What you will do: Drop the images; return everything else in the listing below exactly.

Supplied data:

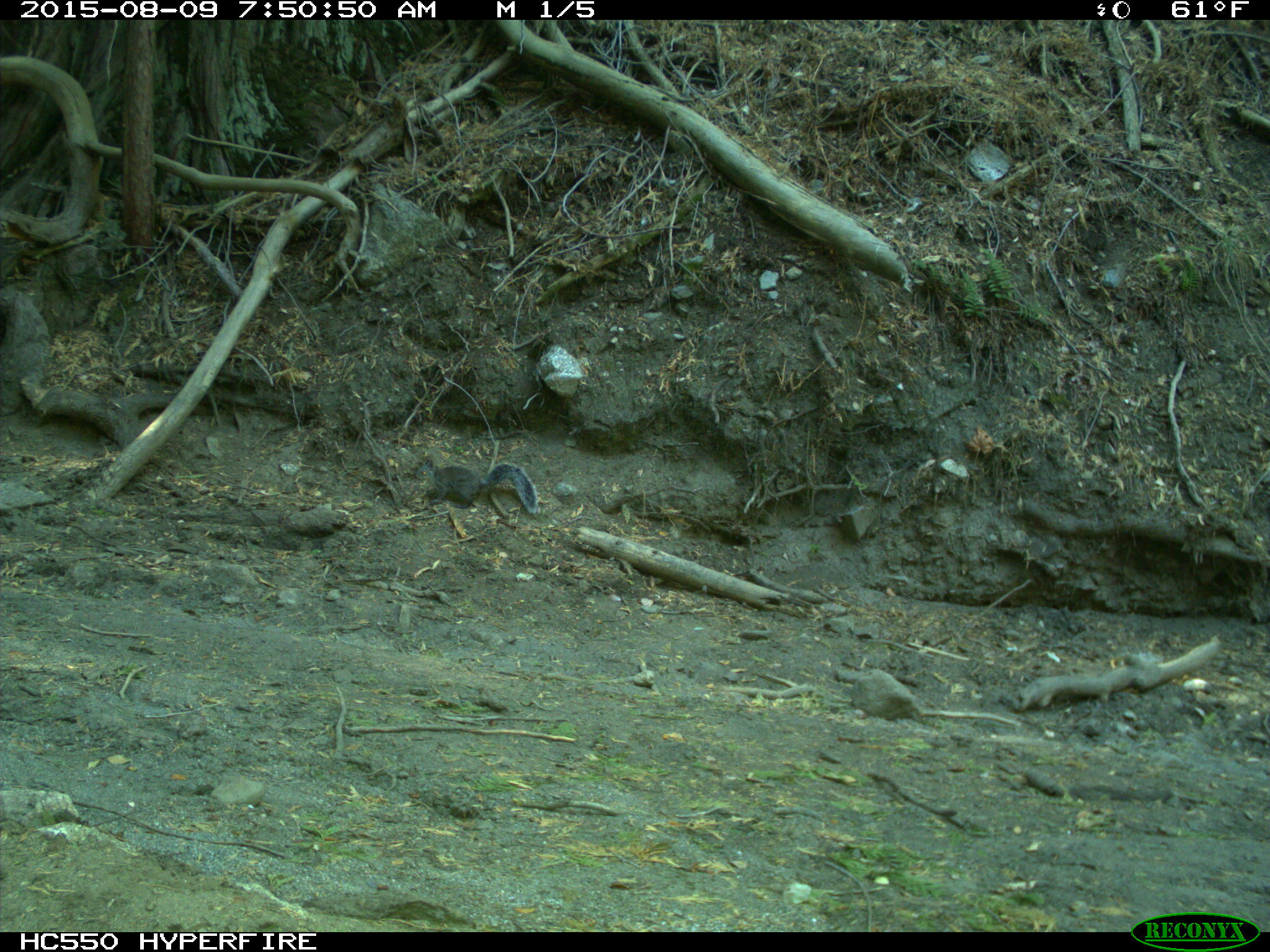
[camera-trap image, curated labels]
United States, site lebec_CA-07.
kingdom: Animalia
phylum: Chordata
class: Mammalia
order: Rodentia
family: Sciuridae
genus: Sciurus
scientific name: Sciurus carolinensis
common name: eastern gray squirrel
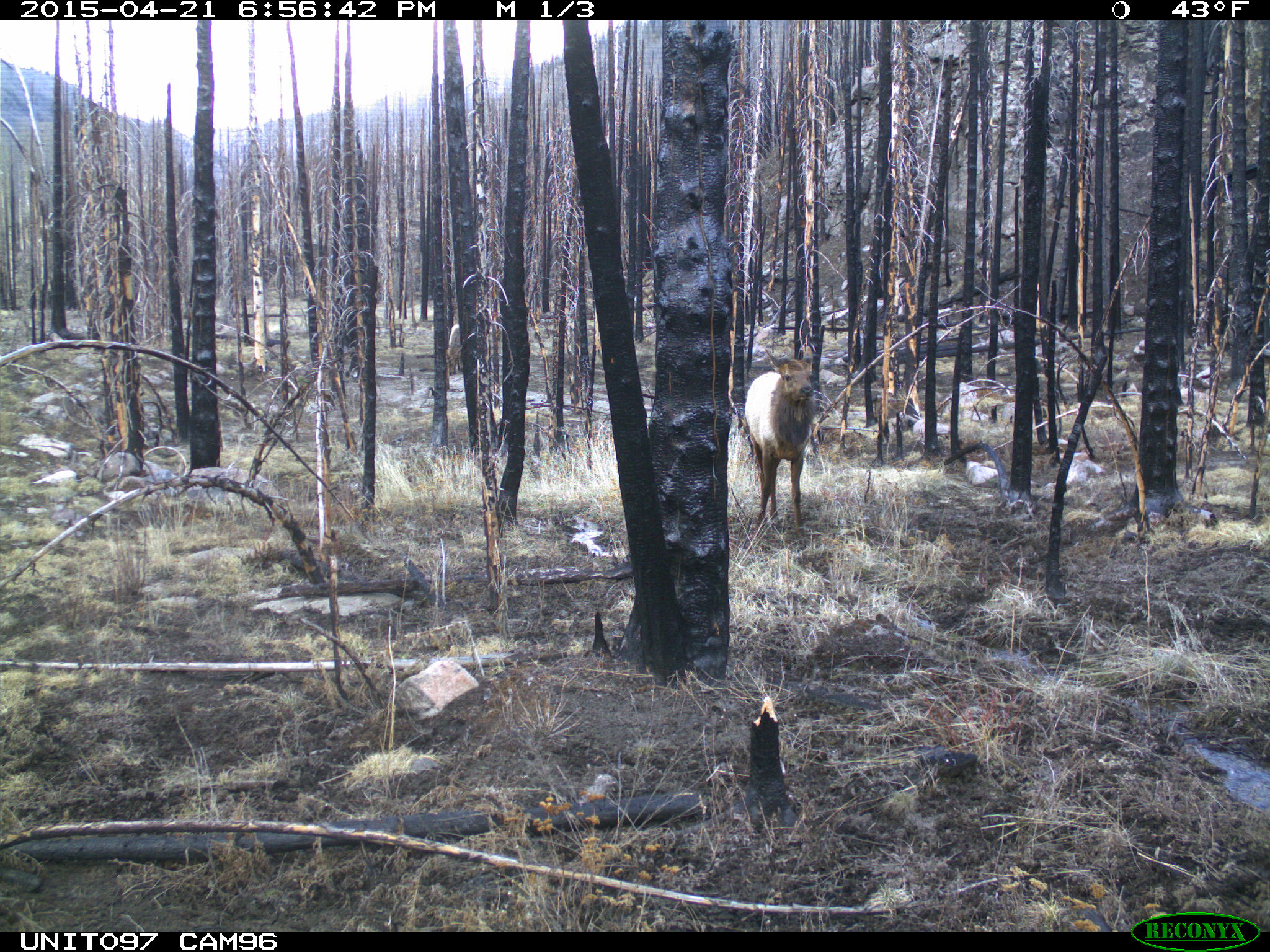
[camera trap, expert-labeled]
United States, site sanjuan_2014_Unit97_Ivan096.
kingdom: Animalia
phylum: Chordata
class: Mammalia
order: Artiodactyla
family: Cervidae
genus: Cervus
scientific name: Cervus elaphus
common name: red deer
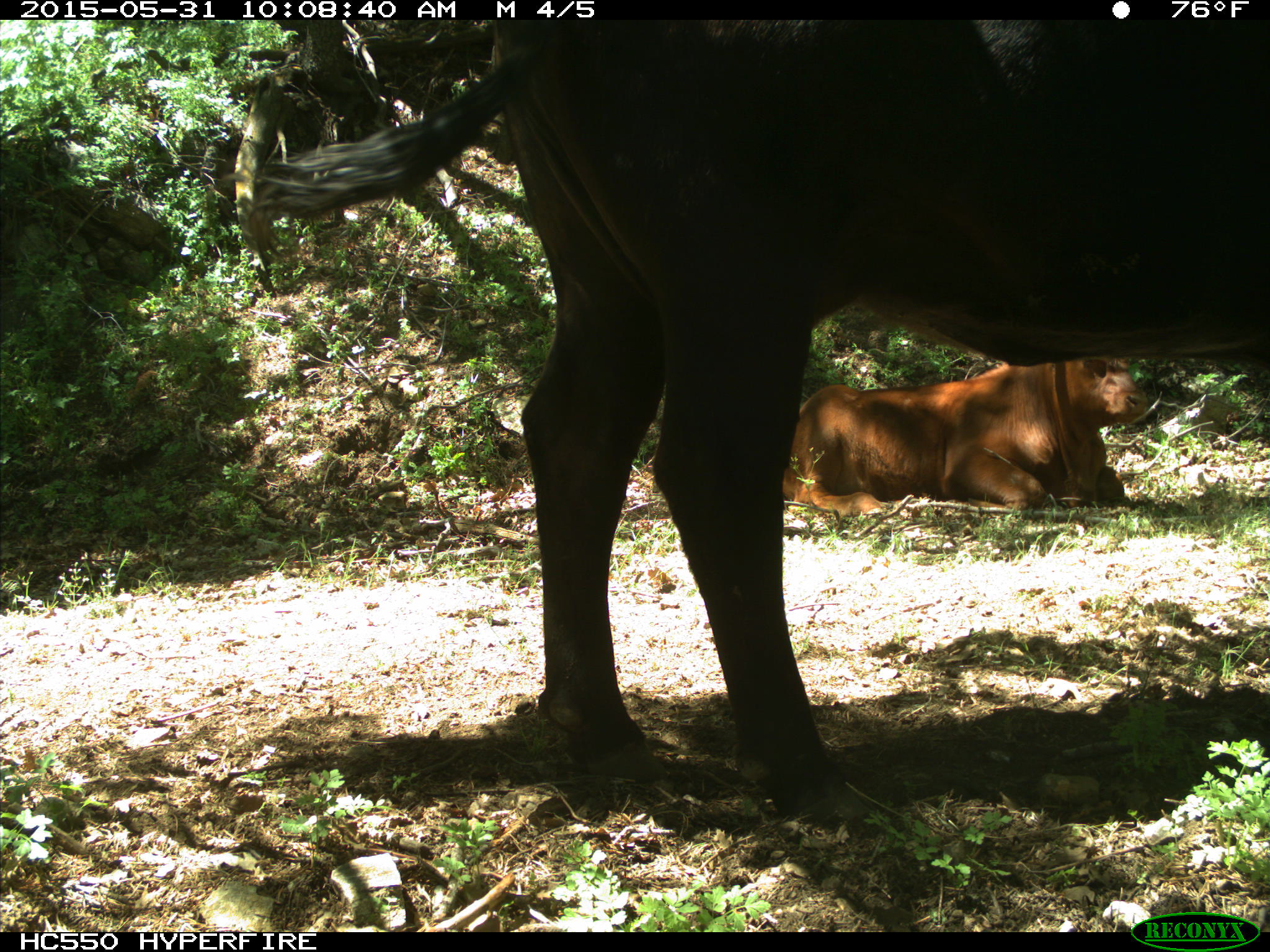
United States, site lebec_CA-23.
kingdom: Animalia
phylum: Chordata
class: Mammalia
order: Artiodactyla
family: Bovidae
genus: Bos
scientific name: Bos taurus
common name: domestic cow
Bos taurus (domestic cow).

Your response:
[camera-trap image, curated labels]
United States, site lebec_CA-07.
kingdom: Animalia
phylum: Chordata
class: Mammalia
order: Rodentia
family: Sciuridae
genus: Sciurus
scientific name: Sciurus carolinensis
common name: eastern gray squirrel
[camera trap, expert-labeled]
United States, site sanjuan_2014_Unit97_Ivan096.
kingdom: Animalia
phylum: Chordata
class: Mammalia
order: Artiodactyla
family: Cervidae
genus: Cervus
scientific name: Cervus elaphus
common name: red deer
United States, site lebec_CA-23.
kingdom: Animalia
phylum: Chordata
class: Mammalia
order: Artiodactyla
family: Bovidae
genus: Bos
scientific name: Bos taurus
common name: domestic cow
Bos taurus (domestic cow).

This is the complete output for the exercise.